Earlier this week, Senator Debbie Stabenow, a member of the Senate Finance Committee, said in an interview: “I don’t think [a tax hike] is going to be part of the Senate bill… While members of the committee have brought it up, it won’t be part of any bill we pass.” Stabenow, a member of Obama's Democratic Party, was talking to Crain's Detroit Business. 
The committee Stabenow is part of, the powerful Senate Finance Committee, is considering legislation already passed by the House of Representatives that would raise the tax rate on carried interest as high as 39.6 percent,  so it would seem that she speaks with some authority (See “US Senator: Carry tax hike won’t pass”). 

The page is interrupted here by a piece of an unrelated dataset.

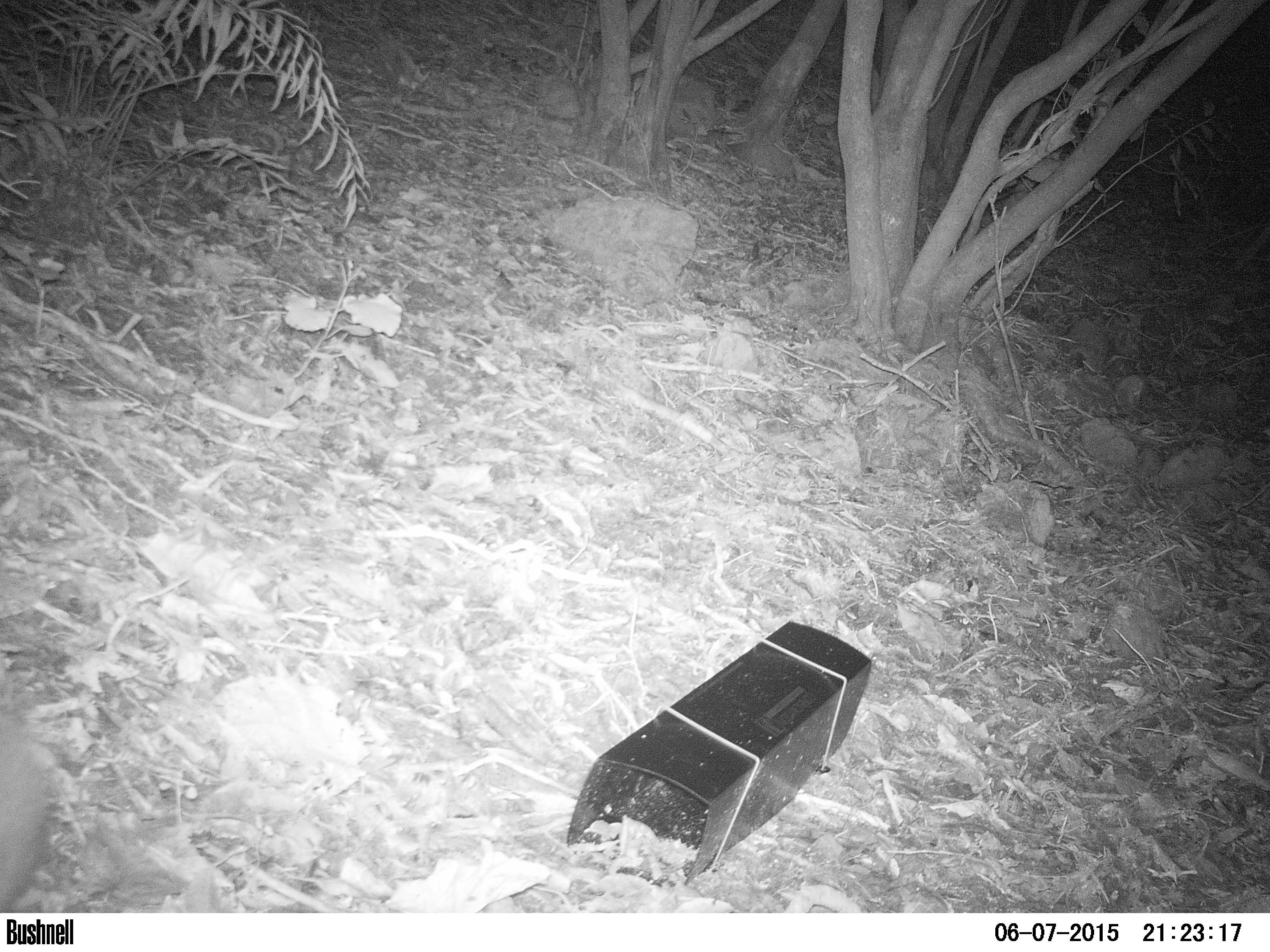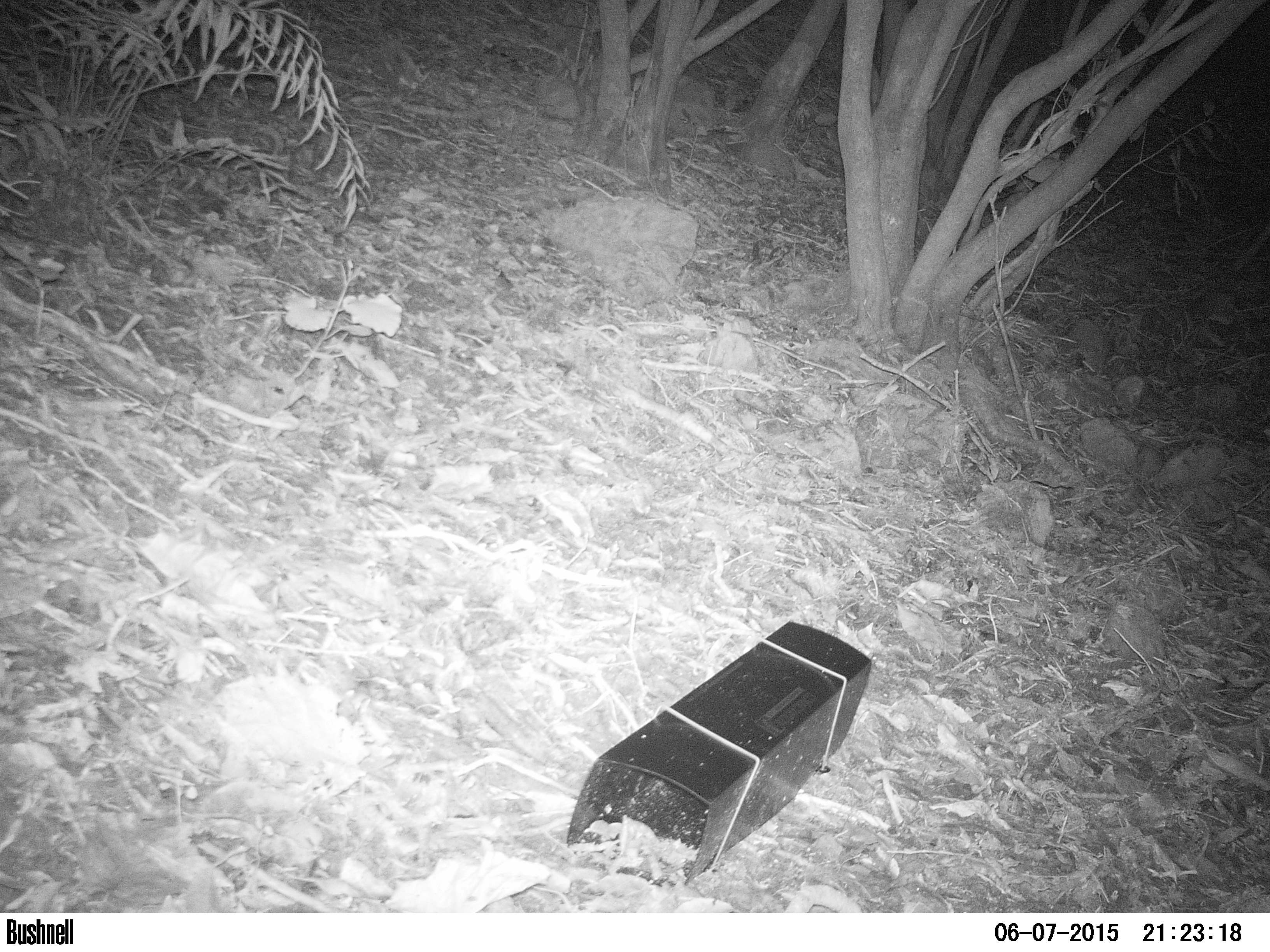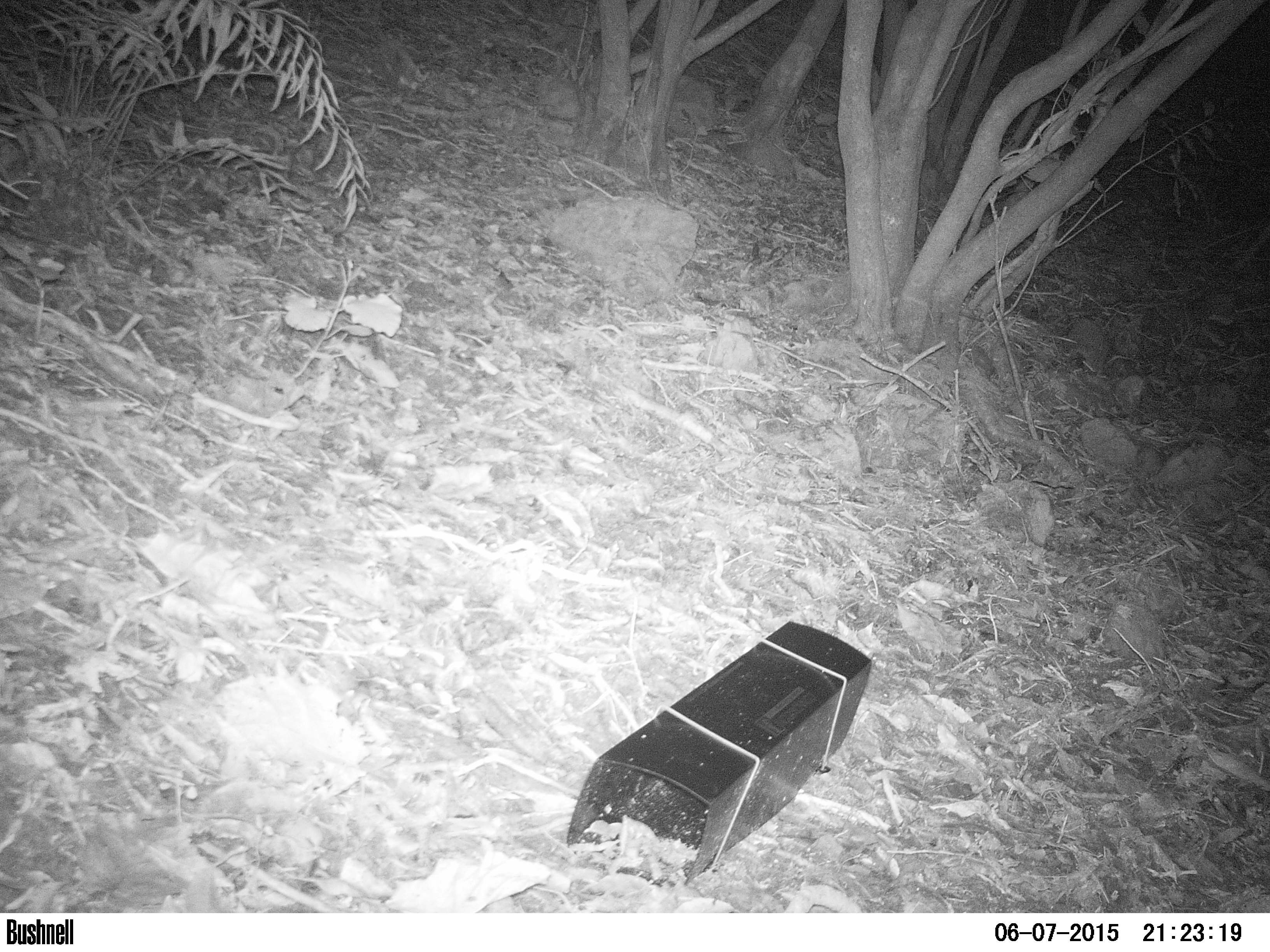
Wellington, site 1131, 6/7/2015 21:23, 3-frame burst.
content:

Meanwhile, a representative for Senator Max Baucus, the chairman of the committee, will only state, somewhat enigmatically, that Baucus “believes that carried interest should be addressed within the context of overall tax reform”.
Even if Baucus and Stabenow, both Democrats, could agree on whether the tax treatment of carry should be changed, the possibility of getting such legislation approved on the Senate floor might be slimmer now that Massachusetts has elected Scott Brown to take Senator Edward Kennedy’s seat, as Kevin Ley writes in “Brown out”.
GPs are divided on the topic of treating carried interest as ordinary income. Many GPs, including industry lobby the Private Equity Council, have denounced the idea, warning it would weaken US firms' competitive positions. But some other GPs, notably Apollo Management founder Leon Black, have taken more tepid views of the issue.
“It wouldn't be the worst thing in the world to have some adjustment,” Black said onstage at a recent private equity conference in New York. “I don't think it should be ordinary income, but maybe something in between.”